▶ STATED TASK:
Lay out each line of the items below as a JSON list of strings, one string per line, with blank lines left out.

[Scene question records]
---*---

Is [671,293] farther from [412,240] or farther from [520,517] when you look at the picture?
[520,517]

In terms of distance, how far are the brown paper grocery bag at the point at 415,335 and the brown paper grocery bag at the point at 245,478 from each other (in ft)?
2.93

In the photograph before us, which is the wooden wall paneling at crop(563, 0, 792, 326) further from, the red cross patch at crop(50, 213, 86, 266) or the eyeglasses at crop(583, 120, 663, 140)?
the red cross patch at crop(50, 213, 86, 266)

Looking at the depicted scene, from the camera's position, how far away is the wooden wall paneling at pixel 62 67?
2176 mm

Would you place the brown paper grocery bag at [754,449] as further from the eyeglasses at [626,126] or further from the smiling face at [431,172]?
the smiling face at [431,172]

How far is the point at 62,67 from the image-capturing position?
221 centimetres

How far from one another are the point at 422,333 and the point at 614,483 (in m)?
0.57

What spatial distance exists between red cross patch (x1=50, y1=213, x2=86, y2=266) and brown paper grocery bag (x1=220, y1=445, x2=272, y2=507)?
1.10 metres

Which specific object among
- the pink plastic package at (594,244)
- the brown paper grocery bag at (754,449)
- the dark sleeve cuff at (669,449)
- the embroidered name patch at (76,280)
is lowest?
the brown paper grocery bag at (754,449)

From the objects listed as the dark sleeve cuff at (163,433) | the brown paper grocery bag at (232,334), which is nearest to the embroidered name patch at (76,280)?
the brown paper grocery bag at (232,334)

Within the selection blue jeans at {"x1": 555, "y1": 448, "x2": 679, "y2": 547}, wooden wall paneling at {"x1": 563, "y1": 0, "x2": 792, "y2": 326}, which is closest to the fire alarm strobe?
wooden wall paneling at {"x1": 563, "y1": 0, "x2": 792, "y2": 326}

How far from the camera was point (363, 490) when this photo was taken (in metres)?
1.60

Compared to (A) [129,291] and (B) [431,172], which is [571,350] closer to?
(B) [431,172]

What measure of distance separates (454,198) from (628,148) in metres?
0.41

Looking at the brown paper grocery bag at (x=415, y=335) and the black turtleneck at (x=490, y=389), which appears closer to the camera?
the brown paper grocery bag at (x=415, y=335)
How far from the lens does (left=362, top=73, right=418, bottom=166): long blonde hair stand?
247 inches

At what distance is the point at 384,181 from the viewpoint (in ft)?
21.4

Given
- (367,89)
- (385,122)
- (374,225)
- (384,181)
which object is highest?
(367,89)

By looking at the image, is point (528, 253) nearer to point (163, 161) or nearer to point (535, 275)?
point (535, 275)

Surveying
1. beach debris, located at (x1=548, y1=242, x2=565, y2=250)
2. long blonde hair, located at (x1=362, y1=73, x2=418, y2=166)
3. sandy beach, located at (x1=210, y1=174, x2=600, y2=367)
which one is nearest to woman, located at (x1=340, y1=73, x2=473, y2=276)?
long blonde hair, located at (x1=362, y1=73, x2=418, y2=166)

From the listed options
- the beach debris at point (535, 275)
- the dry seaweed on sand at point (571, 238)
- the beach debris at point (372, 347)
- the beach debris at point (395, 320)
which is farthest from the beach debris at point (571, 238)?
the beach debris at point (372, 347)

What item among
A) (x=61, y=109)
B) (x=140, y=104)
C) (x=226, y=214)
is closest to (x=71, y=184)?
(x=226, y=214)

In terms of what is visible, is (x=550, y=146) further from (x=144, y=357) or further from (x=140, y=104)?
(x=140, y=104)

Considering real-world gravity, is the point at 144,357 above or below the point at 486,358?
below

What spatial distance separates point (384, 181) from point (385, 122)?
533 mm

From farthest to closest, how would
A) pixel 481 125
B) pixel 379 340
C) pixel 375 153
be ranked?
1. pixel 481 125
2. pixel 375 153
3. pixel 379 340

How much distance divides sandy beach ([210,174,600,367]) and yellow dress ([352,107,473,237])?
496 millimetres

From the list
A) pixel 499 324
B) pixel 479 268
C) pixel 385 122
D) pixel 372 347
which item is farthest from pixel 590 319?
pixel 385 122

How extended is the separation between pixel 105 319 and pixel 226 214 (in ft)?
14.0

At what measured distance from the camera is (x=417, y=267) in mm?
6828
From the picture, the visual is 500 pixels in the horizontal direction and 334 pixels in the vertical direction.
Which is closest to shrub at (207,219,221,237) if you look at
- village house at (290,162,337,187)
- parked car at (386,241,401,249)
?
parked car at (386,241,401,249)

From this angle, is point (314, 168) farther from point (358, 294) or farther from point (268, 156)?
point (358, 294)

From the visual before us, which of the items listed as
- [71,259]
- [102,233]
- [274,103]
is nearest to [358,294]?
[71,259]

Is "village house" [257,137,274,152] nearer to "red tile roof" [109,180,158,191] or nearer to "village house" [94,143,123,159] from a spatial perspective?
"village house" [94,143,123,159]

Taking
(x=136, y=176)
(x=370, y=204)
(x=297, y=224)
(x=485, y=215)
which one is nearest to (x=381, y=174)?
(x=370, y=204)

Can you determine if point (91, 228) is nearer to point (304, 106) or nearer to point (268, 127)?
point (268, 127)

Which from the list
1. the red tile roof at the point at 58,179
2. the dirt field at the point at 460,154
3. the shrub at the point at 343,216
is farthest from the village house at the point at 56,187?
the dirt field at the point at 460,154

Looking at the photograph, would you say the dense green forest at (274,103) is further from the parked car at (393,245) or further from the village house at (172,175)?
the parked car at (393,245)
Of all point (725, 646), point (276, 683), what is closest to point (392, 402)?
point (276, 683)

---*---

▶ ANSWER TO THIS PROBLEM:
[
  "Is [671,293] farther from [412,240] or farther from [520,517] when you look at the picture?",
  "[520,517]",
  "In terms of distance, how far are the brown paper grocery bag at the point at 415,335 and the brown paper grocery bag at the point at 245,478 from each other (in ft)?",
  "2.93",
  "In the photograph before us, which is the wooden wall paneling at crop(563, 0, 792, 326) further from, the red cross patch at crop(50, 213, 86, 266) or the eyeglasses at crop(583, 120, 663, 140)?",
  "the red cross patch at crop(50, 213, 86, 266)",
  "Looking at the depicted scene, from the camera's position, how far away is the wooden wall paneling at pixel 62 67?",
  "2176 mm",
  "Would you place the brown paper grocery bag at [754,449] as further from the eyeglasses at [626,126] or further from the smiling face at [431,172]?",
  "the smiling face at [431,172]",
  "How far is the point at 62,67 from the image-capturing position?",
  "221 centimetres",
  "How far from one another are the point at 422,333 and the point at 614,483 (in m)?",
  "0.57",
  "What spatial distance exists between red cross patch (x1=50, y1=213, x2=86, y2=266) and brown paper grocery bag (x1=220, y1=445, x2=272, y2=507)?",
  "1.10 metres",
  "Which specific object among",
  "- the pink plastic package at (594,244)",
  "- the brown paper grocery bag at (754,449)",
  "- the dark sleeve cuff at (669,449)",
  "- the embroidered name patch at (76,280)",
  "is lowest?",
  "the brown paper grocery bag at (754,449)",
  "From the objects listed as the dark sleeve cuff at (163,433) | the brown paper grocery bag at (232,334), which is nearest to the embroidered name patch at (76,280)?",
  "the brown paper grocery bag at (232,334)",
  "Within the selection blue jeans at {\"x1\": 555, \"y1\": 448, \"x2\": 679, \"y2\": 547}, wooden wall paneling at {\"x1\": 563, \"y1\": 0, \"x2\": 792, \"y2\": 326}, which is closest to the fire alarm strobe?",
  "wooden wall paneling at {\"x1\": 563, \"y1\": 0, \"x2\": 792, \"y2\": 326}",
  "How far from the camera was point (363, 490) when this photo was taken (in metres)?",
  "1.60",
  "Compared to (A) [129,291] and (B) [431,172], which is [571,350] closer to?",
  "(B) [431,172]",
  "What measure of distance separates (454,198) from (628,148) in metres?",
  "0.41",
  "Looking at the brown paper grocery bag at (x=415, y=335) and the black turtleneck at (x=490, y=389), which appears closer to the camera?",
  "the brown paper grocery bag at (x=415, y=335)",
  "How far from the lens does (left=362, top=73, right=418, bottom=166): long blonde hair stand?",
  "247 inches",
  "At what distance is the point at 384,181 from the viewpoint (in ft)?",
  "21.4",
  "Given",
  "- (367,89)",
  "- (385,122)",
  "- (374,225)",
  "- (384,181)",
  "which object is highest?",
  "(367,89)",
  "By looking at the image, is point (528, 253) nearer to point (163, 161) or nearer to point (535, 275)?",
  "point (535, 275)",
  "Surveying",
  "1. beach debris, located at (x1=548, y1=242, x2=565, y2=250)",
  "2. long blonde hair, located at (x1=362, y1=73, x2=418, y2=166)",
  "3. sandy beach, located at (x1=210, y1=174, x2=600, y2=367)",
  "which one is nearest to woman, located at (x1=340, y1=73, x2=473, y2=276)?",
  "long blonde hair, located at (x1=362, y1=73, x2=418, y2=166)",
  "From the listed options",
  "- the beach debris at point (535, 275)",
  "- the dry seaweed on sand at point (571, 238)",
  "- the beach debris at point (372, 347)",
  "- the beach debris at point (395, 320)",
  "which is farthest from the beach debris at point (571, 238)?",
  "the beach debris at point (372, 347)",
  "What item among",
  "A) (x=61, y=109)",
  "B) (x=140, y=104)",
  "C) (x=226, y=214)",
  "is closest to (x=71, y=184)?",
  "(x=226, y=214)",
  "In terms of what is visible, is (x=550, y=146) further from (x=144, y=357) or further from (x=140, y=104)?",
  "(x=140, y=104)",
  "Considering real-world gravity, is the point at 144,357 above or below the point at 486,358?",
  "below",
  "What spatial distance separates point (384, 181) from point (385, 122)?",
  "533 mm",
  "From farthest to closest, how would",
  "A) pixel 481 125",
  "B) pixel 379 340",
  "C) pixel 375 153",
  "be ranked?",
  "1. pixel 481 125",
  "2. pixel 375 153",
  "3. pixel 379 340",
  "How much distance divides sandy beach ([210,174,600,367]) and yellow dress ([352,107,473,237])?",
  "496 millimetres",
  "From the list",
  "A) pixel 499 324",
  "B) pixel 479 268",
  "C) pixel 385 122",
  "D) pixel 372 347",
  "which item is farthest from pixel 590 319?",
  "pixel 385 122",
  "How extended is the separation between pixel 105 319 and pixel 226 214 (in ft)?",
  "14.0",
  "At what measured distance from the camera is (x=417, y=267) in mm?",
  "6828",
  "From the picture, the visual is 500 pixels in the horizontal direction and 334 pixels in the vertical direction.",
  "Which is closest to shrub at (207,219,221,237) if you look at",
  "- village house at (290,162,337,187)",
  "- parked car at (386,241,401,249)",
  "?",
  "parked car at (386,241,401,249)",
  "From this angle, is point (314, 168) farther from point (358, 294) or farther from point (268, 156)?",
  "point (358, 294)",
  "From the visual before us, which of the items listed as",
  "- [71,259]",
  "- [102,233]",
  "- [274,103]",
  "is nearest to [358,294]?",
  "[71,259]",
  "Is \"village house\" [257,137,274,152] nearer to \"red tile roof\" [109,180,158,191] or nearer to \"village house\" [94,143,123,159] from a spatial perspective?",
  "\"village house\" [94,143,123,159]",
  "Taking",
  "(x=136, y=176)",
  "(x=370, y=204)",
  "(x=297, y=224)",
  "(x=485, y=215)",
  "which one is nearest to (x=381, y=174)?",
  "(x=370, y=204)",
  "Can you determine if point (91, 228) is nearer to point (304, 106) or nearer to point (268, 127)?",
  "point (268, 127)",
  "Which from the list",
  "1. the red tile roof at the point at 58,179",
  "2. the dirt field at the point at 460,154",
  "3. the shrub at the point at 343,216",
  "is farthest from the village house at the point at 56,187?",
  "the dirt field at the point at 460,154",
  "Looking at the photograph, would you say the dense green forest at (274,103) is further from the parked car at (393,245) or further from the village house at (172,175)?",
  "the parked car at (393,245)",
  "Of all point (725, 646), point (276, 683), what is closest to point (392, 402)?",
  "point (276, 683)"
]